As It Happens

Iowa farmer claims oil company rep offered him a teen sex worker

Hughie Tweedy is an Iowa farmer whose land lies right in the path of a new pipeline proposal. The Dakota Access Pipeline would funnel crude from the Bakken oil fields in North Dakota through South Dakota and Iowa for processing in Illinois.
Hughie Tweedy is against the Bakken Pipeline (Facebook/Associated Press)

Hughie Tweedy is an Iowa farmer whose land lies right in the path of a new pipeline proposal. It's called the Dakota Access Pipeline and it would funnel crude from the Bakken oil fields in North Dakota through South Dakota and Iowa for processing in Illinois.

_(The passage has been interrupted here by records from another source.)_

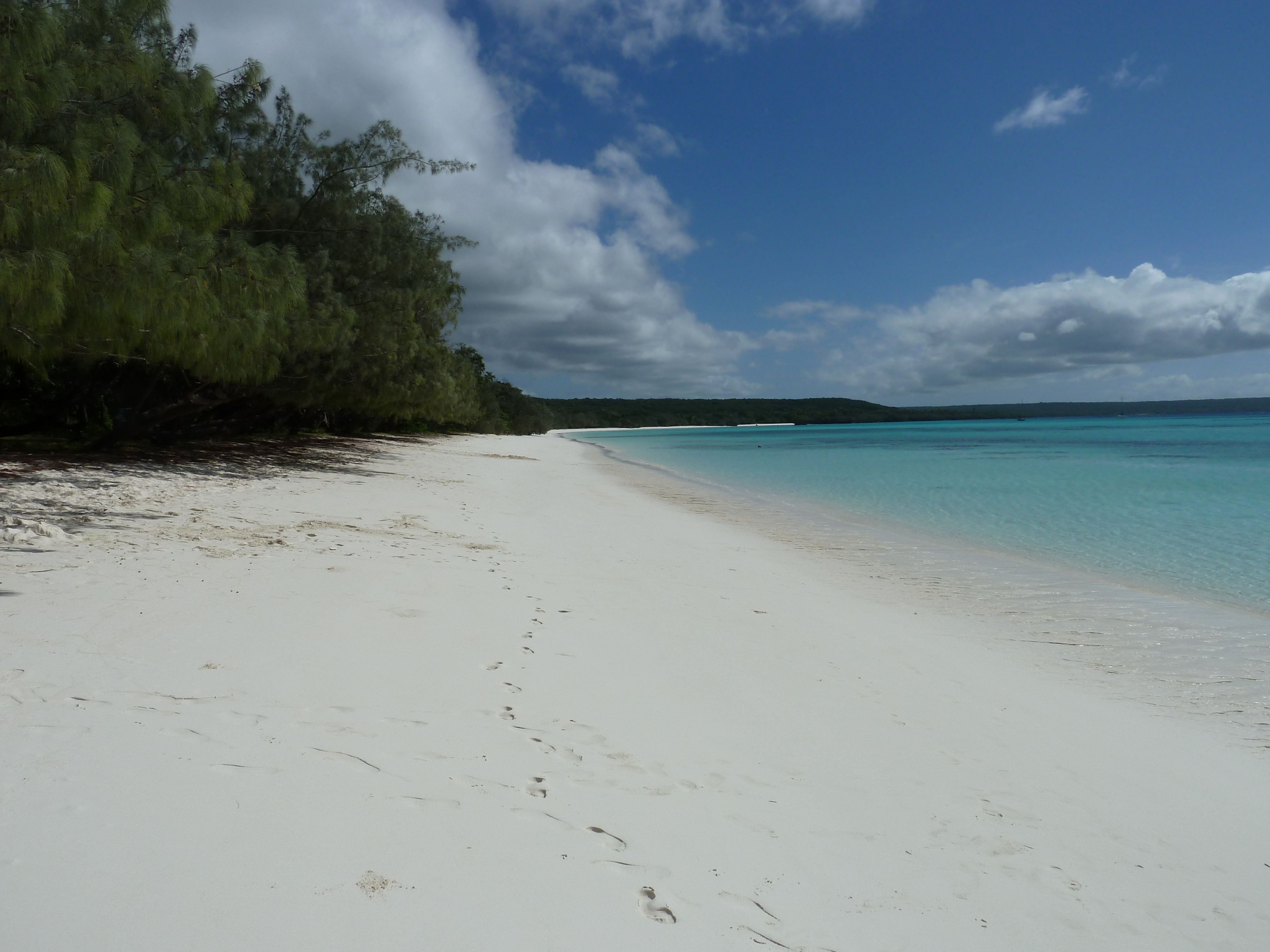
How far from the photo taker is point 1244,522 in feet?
44.5

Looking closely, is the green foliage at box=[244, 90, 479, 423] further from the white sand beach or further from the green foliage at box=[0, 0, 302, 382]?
the white sand beach

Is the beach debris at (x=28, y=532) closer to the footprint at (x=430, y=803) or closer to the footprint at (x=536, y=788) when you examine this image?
the footprint at (x=430, y=803)

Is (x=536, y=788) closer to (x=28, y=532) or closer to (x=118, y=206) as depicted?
(x=28, y=532)

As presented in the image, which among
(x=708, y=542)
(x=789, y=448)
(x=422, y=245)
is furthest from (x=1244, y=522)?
(x=789, y=448)

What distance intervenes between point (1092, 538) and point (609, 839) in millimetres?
12085

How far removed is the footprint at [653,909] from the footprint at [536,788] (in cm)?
62

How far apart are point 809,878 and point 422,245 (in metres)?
18.3

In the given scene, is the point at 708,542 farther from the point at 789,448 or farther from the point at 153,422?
the point at 789,448

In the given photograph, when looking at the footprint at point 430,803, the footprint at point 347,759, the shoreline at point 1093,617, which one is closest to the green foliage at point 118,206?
the footprint at point 347,759

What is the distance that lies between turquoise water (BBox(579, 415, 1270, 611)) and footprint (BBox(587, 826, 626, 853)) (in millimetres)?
8105

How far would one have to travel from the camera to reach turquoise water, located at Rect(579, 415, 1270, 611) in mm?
10047

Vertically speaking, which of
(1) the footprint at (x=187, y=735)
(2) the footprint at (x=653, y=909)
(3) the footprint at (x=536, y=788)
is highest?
(1) the footprint at (x=187, y=735)

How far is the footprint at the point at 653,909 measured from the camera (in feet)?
7.13

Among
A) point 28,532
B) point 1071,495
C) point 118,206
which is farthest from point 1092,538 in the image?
point 118,206
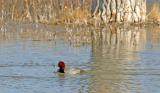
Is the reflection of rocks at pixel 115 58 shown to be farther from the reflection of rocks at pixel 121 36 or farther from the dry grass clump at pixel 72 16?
the dry grass clump at pixel 72 16

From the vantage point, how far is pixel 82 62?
13.6 metres

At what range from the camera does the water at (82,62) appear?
10.8 metres

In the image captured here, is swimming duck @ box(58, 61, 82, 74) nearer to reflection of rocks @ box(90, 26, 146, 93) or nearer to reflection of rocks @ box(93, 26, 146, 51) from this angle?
reflection of rocks @ box(90, 26, 146, 93)

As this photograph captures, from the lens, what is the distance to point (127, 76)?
38.7 feet

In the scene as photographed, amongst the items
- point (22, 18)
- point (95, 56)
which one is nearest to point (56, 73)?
point (95, 56)

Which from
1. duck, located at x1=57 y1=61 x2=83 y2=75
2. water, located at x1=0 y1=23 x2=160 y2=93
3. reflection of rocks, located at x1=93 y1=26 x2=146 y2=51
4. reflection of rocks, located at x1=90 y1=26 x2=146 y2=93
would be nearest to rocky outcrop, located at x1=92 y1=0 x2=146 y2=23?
reflection of rocks, located at x1=93 y1=26 x2=146 y2=51

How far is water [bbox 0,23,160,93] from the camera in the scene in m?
10.8

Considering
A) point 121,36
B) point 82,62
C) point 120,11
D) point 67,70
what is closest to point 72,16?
point 120,11

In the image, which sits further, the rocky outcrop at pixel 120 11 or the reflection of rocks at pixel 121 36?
the rocky outcrop at pixel 120 11

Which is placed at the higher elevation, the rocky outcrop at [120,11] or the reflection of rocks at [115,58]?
the rocky outcrop at [120,11]

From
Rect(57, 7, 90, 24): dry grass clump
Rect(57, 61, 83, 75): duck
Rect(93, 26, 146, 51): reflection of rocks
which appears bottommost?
Rect(57, 61, 83, 75): duck

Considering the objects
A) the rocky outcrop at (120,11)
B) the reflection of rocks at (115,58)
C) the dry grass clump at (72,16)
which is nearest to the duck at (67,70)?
the reflection of rocks at (115,58)

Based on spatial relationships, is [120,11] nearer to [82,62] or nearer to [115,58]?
[115,58]

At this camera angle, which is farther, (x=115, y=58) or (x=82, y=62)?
(x=115, y=58)
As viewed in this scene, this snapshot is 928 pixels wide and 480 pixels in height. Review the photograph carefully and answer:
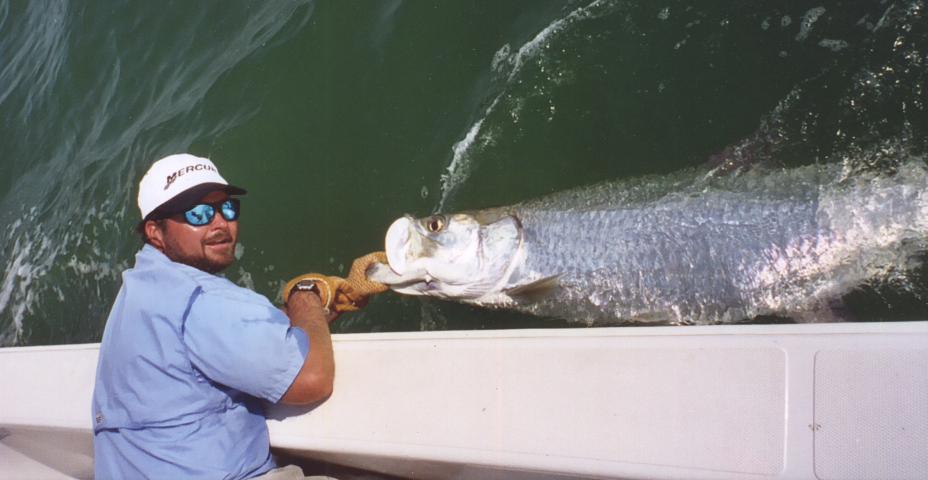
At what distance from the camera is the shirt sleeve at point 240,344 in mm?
2344

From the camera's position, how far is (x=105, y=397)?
2.54 meters

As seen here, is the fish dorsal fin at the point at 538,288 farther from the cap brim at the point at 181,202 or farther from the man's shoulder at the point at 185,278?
the cap brim at the point at 181,202

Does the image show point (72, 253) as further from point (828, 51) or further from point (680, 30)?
point (828, 51)

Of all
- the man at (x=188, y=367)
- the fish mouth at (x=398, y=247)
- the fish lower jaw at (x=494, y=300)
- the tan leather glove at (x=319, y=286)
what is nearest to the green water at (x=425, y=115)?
the fish lower jaw at (x=494, y=300)

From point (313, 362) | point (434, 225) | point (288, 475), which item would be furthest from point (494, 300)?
point (288, 475)

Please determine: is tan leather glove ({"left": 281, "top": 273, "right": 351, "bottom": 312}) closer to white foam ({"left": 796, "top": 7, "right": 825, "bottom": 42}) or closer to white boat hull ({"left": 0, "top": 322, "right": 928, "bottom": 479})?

There's money for landowners who sign over rights to allow the pipeline company to get to work. But Tweedy's refusing all offers.

But when he told the pipeline representative that he's not interested in money, Tweedy says they tried to tempt him with something else.

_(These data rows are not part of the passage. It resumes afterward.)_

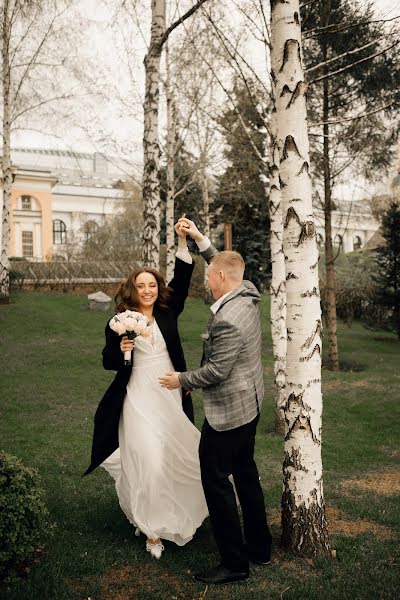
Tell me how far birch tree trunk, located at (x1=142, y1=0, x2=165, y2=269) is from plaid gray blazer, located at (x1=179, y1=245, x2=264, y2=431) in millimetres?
6102

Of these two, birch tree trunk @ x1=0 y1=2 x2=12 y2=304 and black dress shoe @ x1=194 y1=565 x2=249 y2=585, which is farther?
birch tree trunk @ x1=0 y1=2 x2=12 y2=304

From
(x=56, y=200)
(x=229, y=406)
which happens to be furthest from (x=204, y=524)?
(x=56, y=200)

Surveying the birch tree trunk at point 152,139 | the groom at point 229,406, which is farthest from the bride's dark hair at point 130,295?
the birch tree trunk at point 152,139

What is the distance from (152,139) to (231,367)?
7326 millimetres

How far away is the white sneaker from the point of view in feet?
13.8

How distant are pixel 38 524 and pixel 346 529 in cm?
255

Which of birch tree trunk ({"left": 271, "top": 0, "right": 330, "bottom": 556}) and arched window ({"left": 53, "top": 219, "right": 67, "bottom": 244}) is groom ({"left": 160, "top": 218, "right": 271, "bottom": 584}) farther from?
arched window ({"left": 53, "top": 219, "right": 67, "bottom": 244})

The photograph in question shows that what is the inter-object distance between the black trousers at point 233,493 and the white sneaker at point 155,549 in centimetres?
55

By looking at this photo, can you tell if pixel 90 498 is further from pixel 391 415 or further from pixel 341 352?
pixel 341 352

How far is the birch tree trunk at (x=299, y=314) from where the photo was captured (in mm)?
4148

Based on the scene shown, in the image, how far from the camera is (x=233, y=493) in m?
3.95

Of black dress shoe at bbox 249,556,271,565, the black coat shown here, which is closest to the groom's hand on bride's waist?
the black coat

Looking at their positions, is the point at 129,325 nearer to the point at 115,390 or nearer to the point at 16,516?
the point at 115,390

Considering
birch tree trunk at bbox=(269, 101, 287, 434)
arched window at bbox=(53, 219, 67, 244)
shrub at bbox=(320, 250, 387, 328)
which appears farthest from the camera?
arched window at bbox=(53, 219, 67, 244)
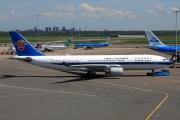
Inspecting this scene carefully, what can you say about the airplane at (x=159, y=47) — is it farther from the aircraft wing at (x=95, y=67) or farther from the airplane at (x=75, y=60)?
the aircraft wing at (x=95, y=67)

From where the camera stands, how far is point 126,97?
96.3ft

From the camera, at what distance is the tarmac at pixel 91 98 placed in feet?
74.4

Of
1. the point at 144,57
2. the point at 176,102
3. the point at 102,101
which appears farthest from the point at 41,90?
the point at 144,57

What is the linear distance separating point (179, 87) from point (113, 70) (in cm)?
986

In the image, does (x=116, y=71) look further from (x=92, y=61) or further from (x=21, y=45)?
(x=21, y=45)

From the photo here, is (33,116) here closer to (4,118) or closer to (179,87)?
(4,118)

"He offered me women," Tweedy tells As It Happens host Carol Off. "Not once, not twice, but three times. In the third time, a $1,200 teenage prostitute." Tweedy was told she was 18 years of age.

Hughie Tweedy (Facebook)

He says that he recorded the third offer with a hidden digital recorder.

Energy Transfer Partners, the company responsible for the Dakota Access Pipeline, issued a statement in response: "We are aware of allegations that have been made concerning the conduct of an employee of one of our contractors . . . We take these types of matters very seriously and are investigating further."

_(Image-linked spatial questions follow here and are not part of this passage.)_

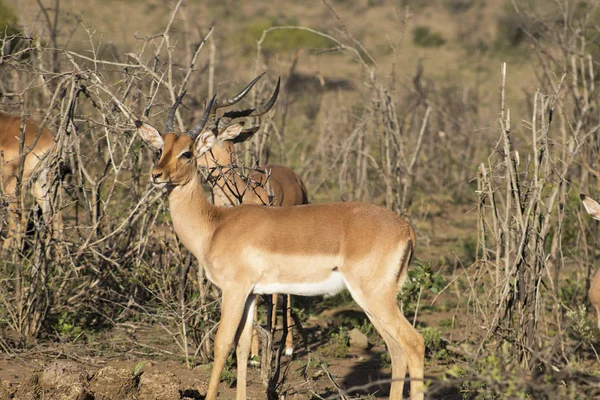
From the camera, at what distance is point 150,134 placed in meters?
5.36

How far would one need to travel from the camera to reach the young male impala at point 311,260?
5.00 metres

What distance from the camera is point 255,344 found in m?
6.37

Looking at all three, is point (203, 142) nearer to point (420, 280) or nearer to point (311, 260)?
point (311, 260)

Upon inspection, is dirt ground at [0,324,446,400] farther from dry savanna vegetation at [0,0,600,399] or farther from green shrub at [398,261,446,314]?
green shrub at [398,261,446,314]

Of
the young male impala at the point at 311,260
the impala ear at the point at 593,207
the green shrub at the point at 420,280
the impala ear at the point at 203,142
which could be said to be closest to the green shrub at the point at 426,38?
the green shrub at the point at 420,280

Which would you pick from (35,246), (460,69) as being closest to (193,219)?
(35,246)

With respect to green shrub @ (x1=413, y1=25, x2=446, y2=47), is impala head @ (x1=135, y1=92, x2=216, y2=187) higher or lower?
lower

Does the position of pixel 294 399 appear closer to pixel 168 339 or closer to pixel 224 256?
pixel 224 256

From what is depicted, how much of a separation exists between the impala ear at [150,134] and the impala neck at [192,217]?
0.95 ft

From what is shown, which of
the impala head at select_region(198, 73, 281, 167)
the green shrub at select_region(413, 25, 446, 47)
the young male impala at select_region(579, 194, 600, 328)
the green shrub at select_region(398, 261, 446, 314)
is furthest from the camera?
the green shrub at select_region(413, 25, 446, 47)

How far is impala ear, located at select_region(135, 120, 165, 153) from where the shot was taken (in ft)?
17.5

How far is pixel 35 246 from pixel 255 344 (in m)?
1.71

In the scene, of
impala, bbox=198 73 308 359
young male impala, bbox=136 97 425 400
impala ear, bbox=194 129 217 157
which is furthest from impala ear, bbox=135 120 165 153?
impala, bbox=198 73 308 359

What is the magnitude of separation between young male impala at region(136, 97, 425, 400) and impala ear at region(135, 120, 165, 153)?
0.10 metres
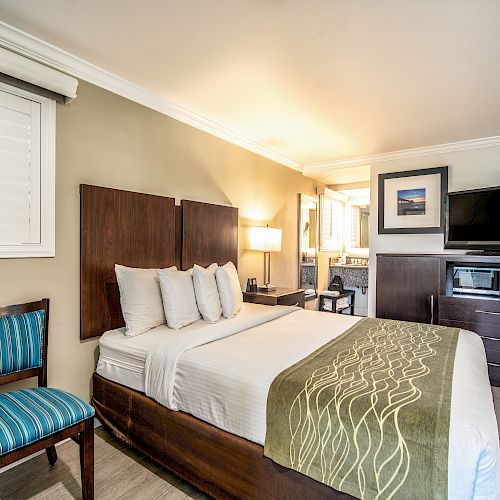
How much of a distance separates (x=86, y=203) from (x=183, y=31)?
50.3 inches

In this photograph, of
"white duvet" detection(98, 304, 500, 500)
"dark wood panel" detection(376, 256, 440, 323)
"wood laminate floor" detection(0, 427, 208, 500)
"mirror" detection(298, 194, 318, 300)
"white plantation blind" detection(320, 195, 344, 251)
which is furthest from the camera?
"white plantation blind" detection(320, 195, 344, 251)

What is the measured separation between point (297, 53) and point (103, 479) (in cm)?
279

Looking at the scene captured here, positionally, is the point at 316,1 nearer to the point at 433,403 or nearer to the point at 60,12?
the point at 60,12

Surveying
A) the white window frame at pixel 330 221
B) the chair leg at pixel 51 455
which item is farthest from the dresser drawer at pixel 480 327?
the chair leg at pixel 51 455

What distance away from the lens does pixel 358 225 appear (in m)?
6.41

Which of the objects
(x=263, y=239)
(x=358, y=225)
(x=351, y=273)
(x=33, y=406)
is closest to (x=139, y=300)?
(x=33, y=406)

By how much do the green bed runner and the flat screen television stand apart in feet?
8.31

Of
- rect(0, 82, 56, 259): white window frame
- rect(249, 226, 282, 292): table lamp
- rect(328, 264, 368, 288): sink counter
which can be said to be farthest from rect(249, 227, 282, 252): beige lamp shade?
rect(328, 264, 368, 288): sink counter

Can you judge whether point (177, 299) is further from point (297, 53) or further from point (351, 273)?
point (351, 273)

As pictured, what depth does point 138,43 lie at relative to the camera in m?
2.12

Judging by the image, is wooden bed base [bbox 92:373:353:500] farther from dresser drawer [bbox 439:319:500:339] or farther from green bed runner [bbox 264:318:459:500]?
dresser drawer [bbox 439:319:500:339]

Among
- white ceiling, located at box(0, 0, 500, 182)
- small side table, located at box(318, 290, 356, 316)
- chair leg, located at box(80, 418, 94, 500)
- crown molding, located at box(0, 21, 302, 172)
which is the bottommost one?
chair leg, located at box(80, 418, 94, 500)

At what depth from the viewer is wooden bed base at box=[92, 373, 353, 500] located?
145 cm

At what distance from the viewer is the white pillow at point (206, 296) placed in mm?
2551
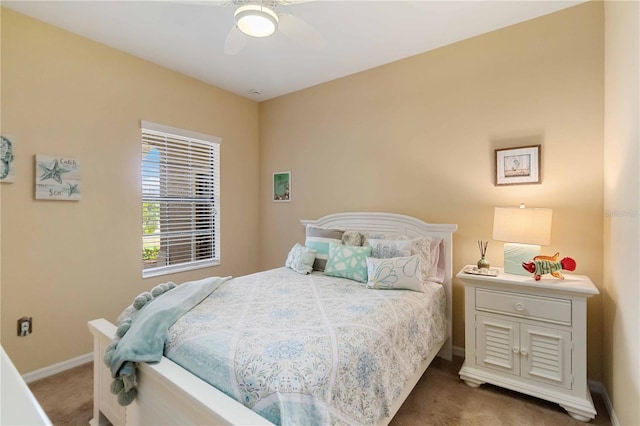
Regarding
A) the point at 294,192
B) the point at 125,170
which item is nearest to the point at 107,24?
the point at 125,170

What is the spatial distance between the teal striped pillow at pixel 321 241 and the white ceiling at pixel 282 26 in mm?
1704

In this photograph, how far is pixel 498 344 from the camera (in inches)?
82.8

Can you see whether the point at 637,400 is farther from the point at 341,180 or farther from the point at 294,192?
the point at 294,192

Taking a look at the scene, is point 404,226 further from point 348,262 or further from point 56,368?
point 56,368

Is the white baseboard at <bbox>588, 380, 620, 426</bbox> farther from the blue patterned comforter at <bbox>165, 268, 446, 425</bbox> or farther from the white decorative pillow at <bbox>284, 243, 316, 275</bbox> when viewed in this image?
the white decorative pillow at <bbox>284, 243, 316, 275</bbox>

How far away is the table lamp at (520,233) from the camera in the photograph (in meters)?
2.03

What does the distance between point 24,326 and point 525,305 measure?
3.62 meters

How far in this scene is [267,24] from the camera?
1.84m

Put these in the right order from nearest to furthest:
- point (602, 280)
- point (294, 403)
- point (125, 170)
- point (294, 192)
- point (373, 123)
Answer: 1. point (294, 403)
2. point (602, 280)
3. point (125, 170)
4. point (373, 123)
5. point (294, 192)

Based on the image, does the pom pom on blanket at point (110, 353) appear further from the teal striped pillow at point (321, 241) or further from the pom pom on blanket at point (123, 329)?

Tweedy says he went public with his accusation in hopes that the state will pass a bill which would make it more difficult for the pipeline to seize properties.

"I'm not for sale," Tweedy adds. "I had told my pipeline representative that I wouldn't sell [him] one blade of grass for a million dollars.

"This bunch from the pipeline cartel — what I call 'em — is just a bucket of snakes and you can't tell which head belongs to which tail. Their damage control will be all deniability. They'll say, well, that's not our contractor . . . that's not our this, not our that."

Tweedy's lawyer has asked him to not share the recording, and he's seeking liability protection from the Iowa attorney general before he releases it.

"I was raised here, I grew up here, I've always lived here," he says of his property. "This farm is not for sale to a private company for their profit. It is just not. I am not going to allow it."